Data to process ::
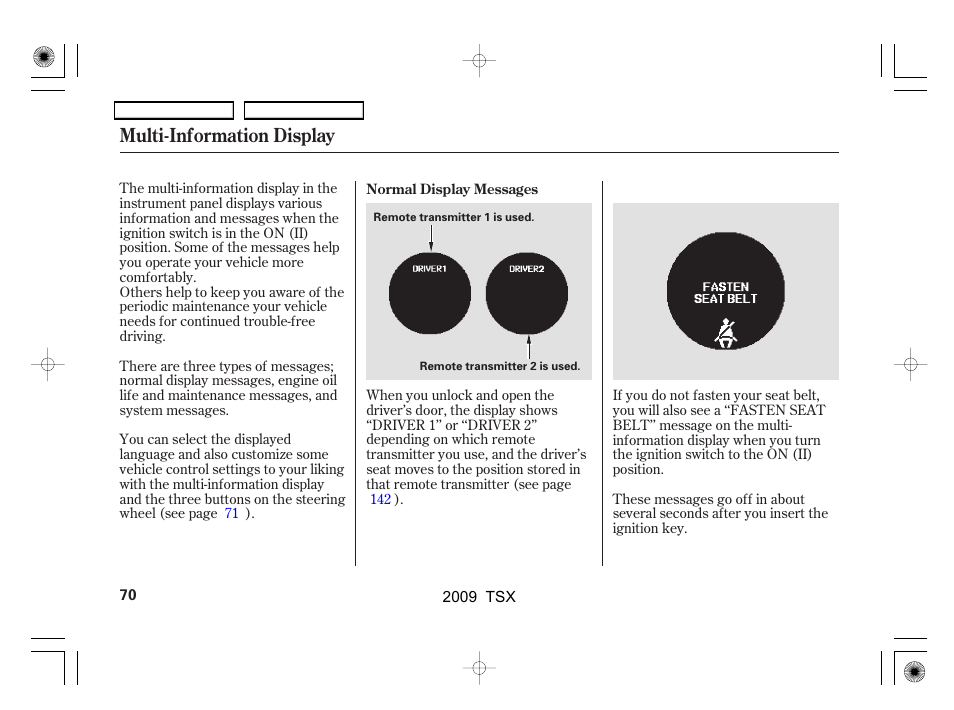 Multi-Information Display

The multi-information display in the instrument panel displays various information and messages when the ignition switch is in the ON (II) position. Some of the messages help you operate your vehicle more comfortably.
Others help to keep you aware of the periodic maintenance your vehicle needs for continued trouble-free driving.

There are three types of messages; normal display messages, engine oil life and maintenance messages, and system messages.

You can select the displayed language and also customize some vehicle control settings to your liking with the multi-information display and the three buttons on the steering wheel (see page 71 ).

Normal Display Messages

Remote transmitter 1 is used.

DRIVER1

DRIVER2

Remote transmitter 2 is used.

When you unlock and open the driver's door, the display shows "DRIVER 1" or "DRIVER 2" depending on which remote transmitter you use, and the driver's seat moves to the position stored in that remote transmitter (see page 142 ).

FASTEN SEAT BELT

If you do not fasten your seat belt, you will also see a "FASTEN SEAT BELT" message on the multi-information display when you turn the ignition switch to the ON (II) position.

These messages go off in about several seconds after you insert the ignition key.

70

2009 TSX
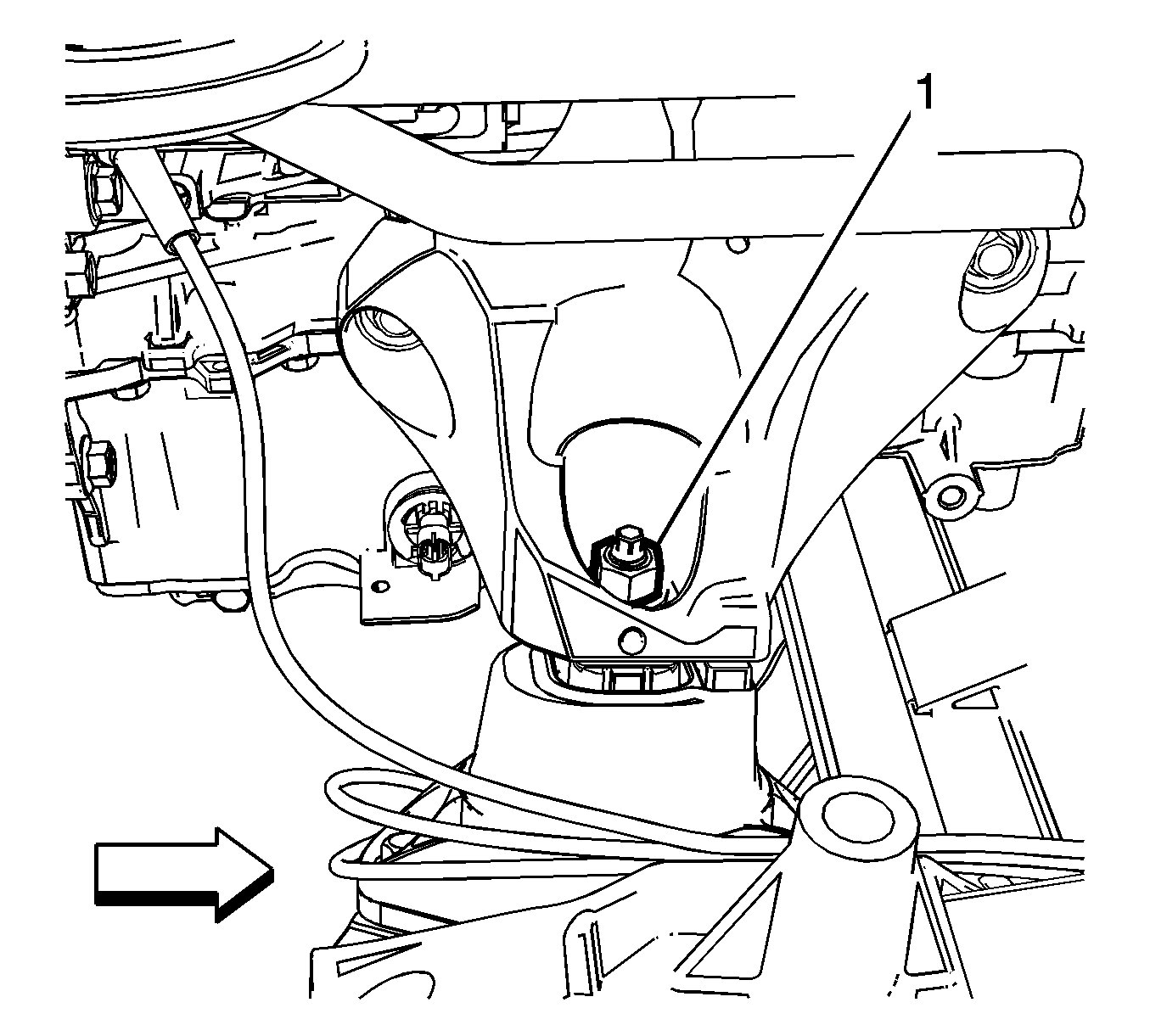 1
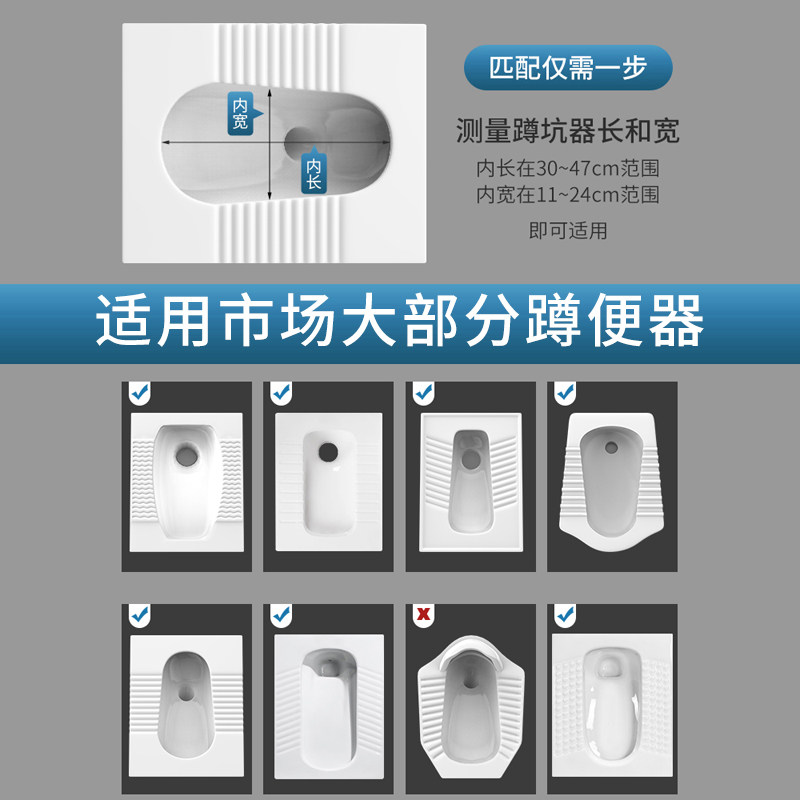 内宽

内长

匹配仅需一步

测量蹲坑器长和宽

内长在30~47cm范围
内宽在11~24cm范围

即可适用

适用市场大部分蹲便器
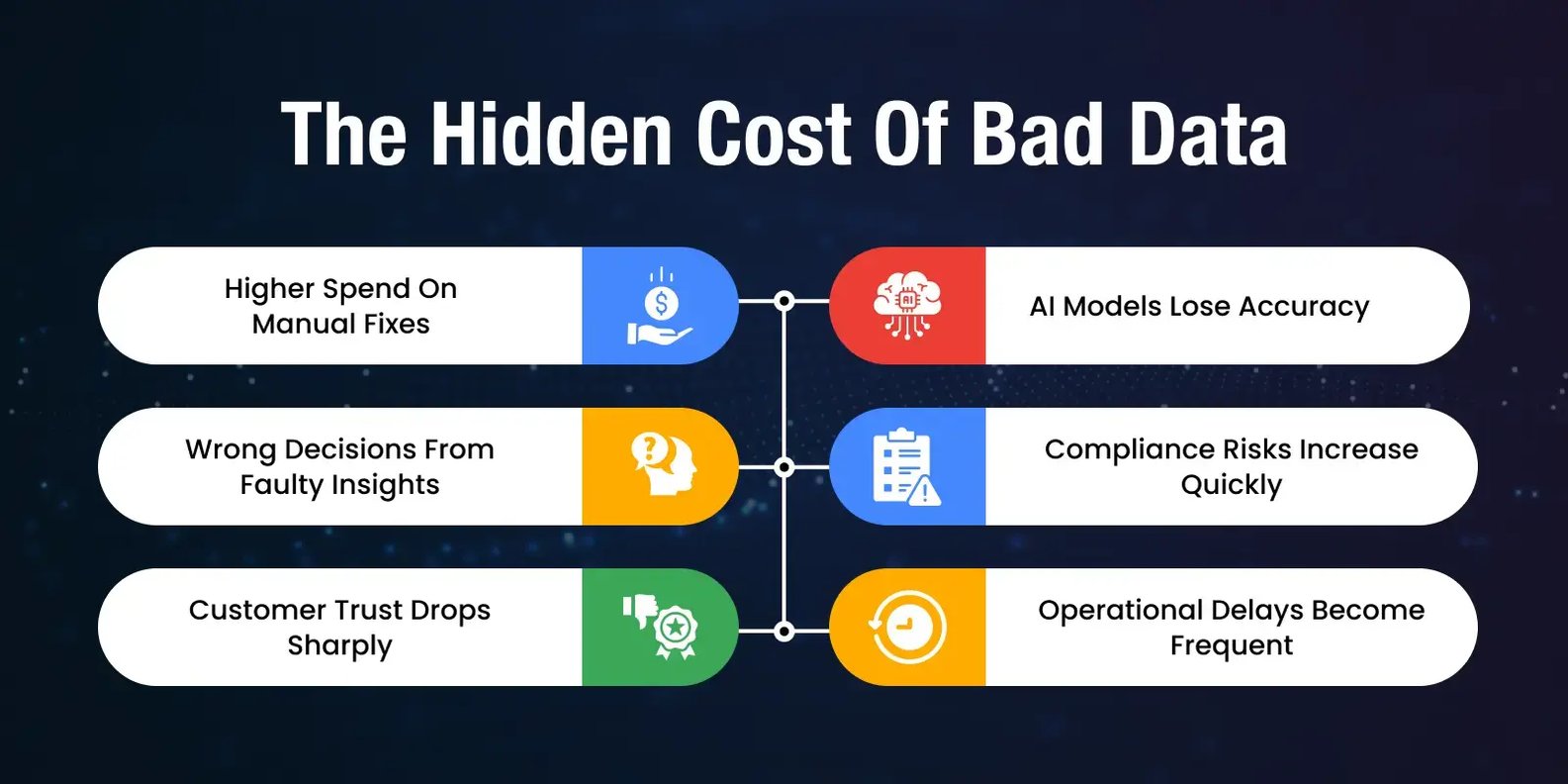 The Hidden Cost Of Bad Data

Higher Spend On Manual Fixes

Wrong Decisions From Faulty Insights

Customer Trust Drops Sharply

AI Models Lose Accuracy

Compliance Risks Increase Quickly

Operational Delays Become Frequent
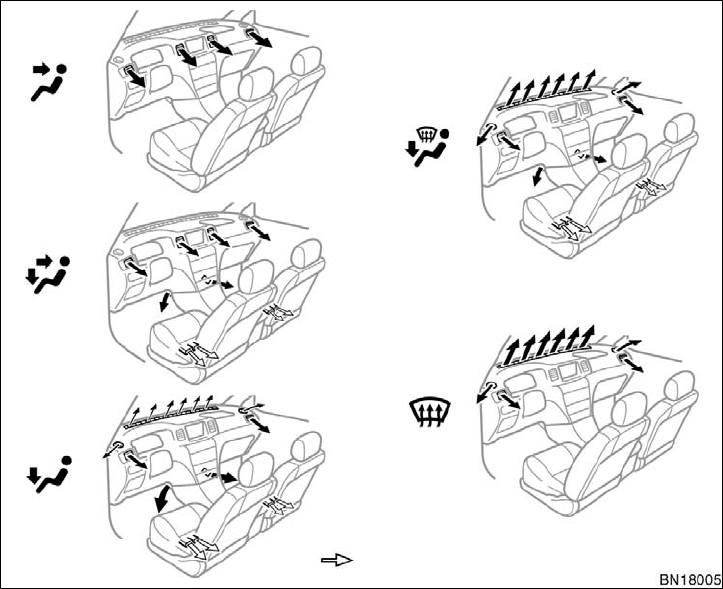 BN18005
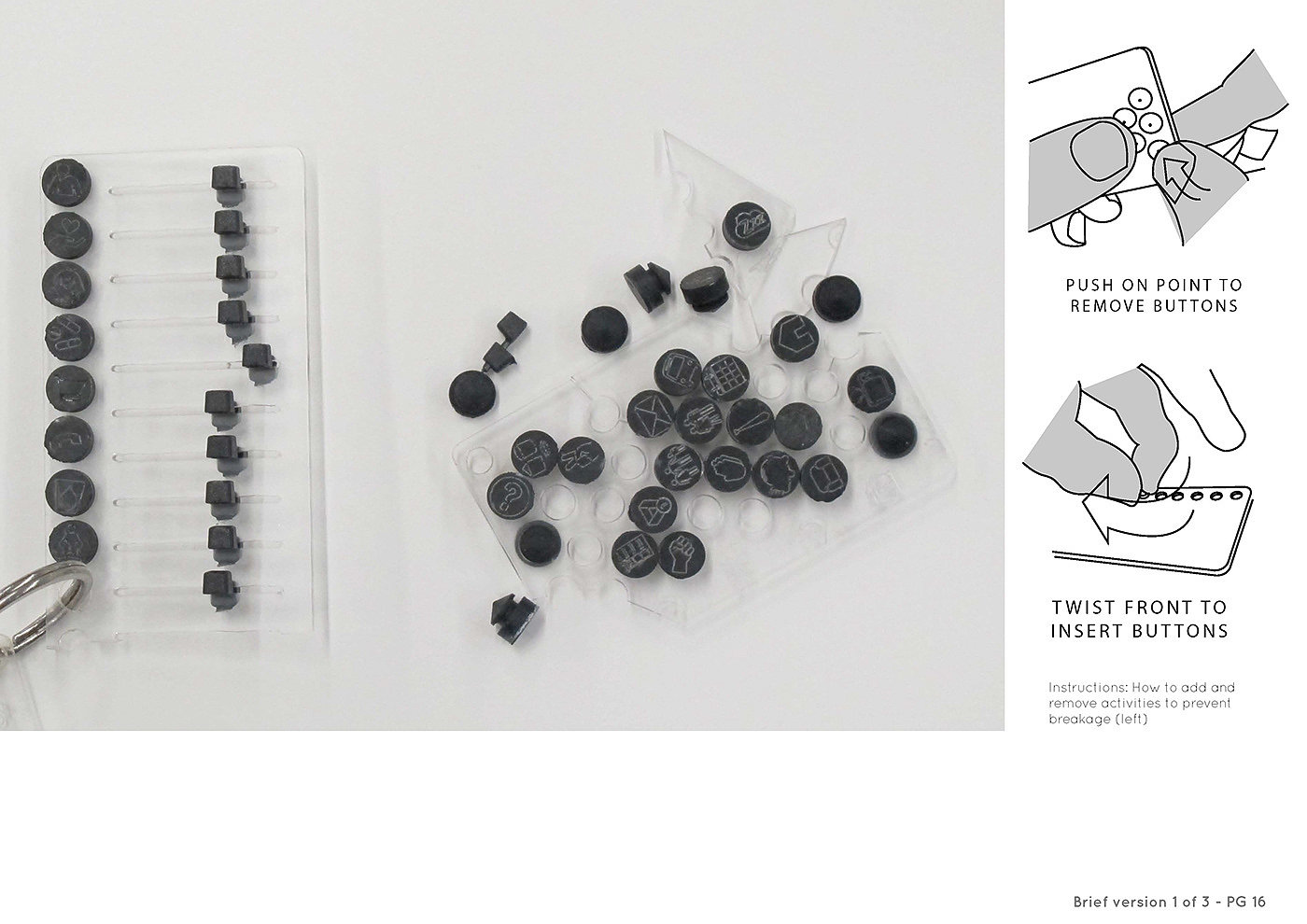 PUSH ON POINT TO REMOVE BUTTONS

TWIST FRONT TO INSERT BUTTONS

Instructions: How to add and remove activities to prevent breakage (left)

Brief version 1 of 3 - PG 16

Problem description ::
Once the pictures are set aside, please reproduce the remaining material word for word.

Task solution ::
 Multi-Information Display

The multi-information display in the instrument panel displays various information and messages when the ignition switch is in the ON (II) position. Some of the messages help you operate your vehicle more comfortably.
Others help to keep you aware of the periodic maintenance your vehicle needs for continued trouble-free driving.

There are three types of messages; normal display messages, engine oil life and maintenance messages, and system messages.

You can select the displayed language and also customize some vehicle control settings to your liking with the multi-information display and the three buttons on the steering wheel (see page 71 ).

Normal Display Messages

Remote transmitter 1 is used.

DRIVER1

DRIVER2

Remote transmitter 2 is used.

When you unlock and open the driver's door, the display shows "DRIVER 1" or "DRIVER 2" depending on which remote transmitter you use, and the driver's seat moves to the position stored in that remote transmitter (see page 142 ).

FASTEN SEAT BELT

If you do not fasten your seat belt, you will also see a "FASTEN SEAT BELT" message on the multi-information display when you turn the ignition switch to the ON (II) position.

These messages go off in about several seconds after you insert the ignition key.

70

2009 TSX
 1
 内宽

内长

匹配仅需一步

测量蹲坑器长和宽

内长在30~47cm范围
内宽在11~24cm范围

即可适用

适用市场大部分蹲便器
 The Hidden Cost Of Bad Data

Higher Spend On Manual Fixes

Wrong Decisions From Faulty Insights

Customer Trust Drops Sharply

AI Models Lose Accuracy

Compliance Risks Increase Quickly

Operational Delays Become Frequent
 BN18005
 PUSH ON POINT TO REMOVE BUTTONS

TWIST FRONT TO INSERT BUTTONS

Instructions: How to add and remove activities to prevent breakage (left)

Brief version 1 of 3 - PG 16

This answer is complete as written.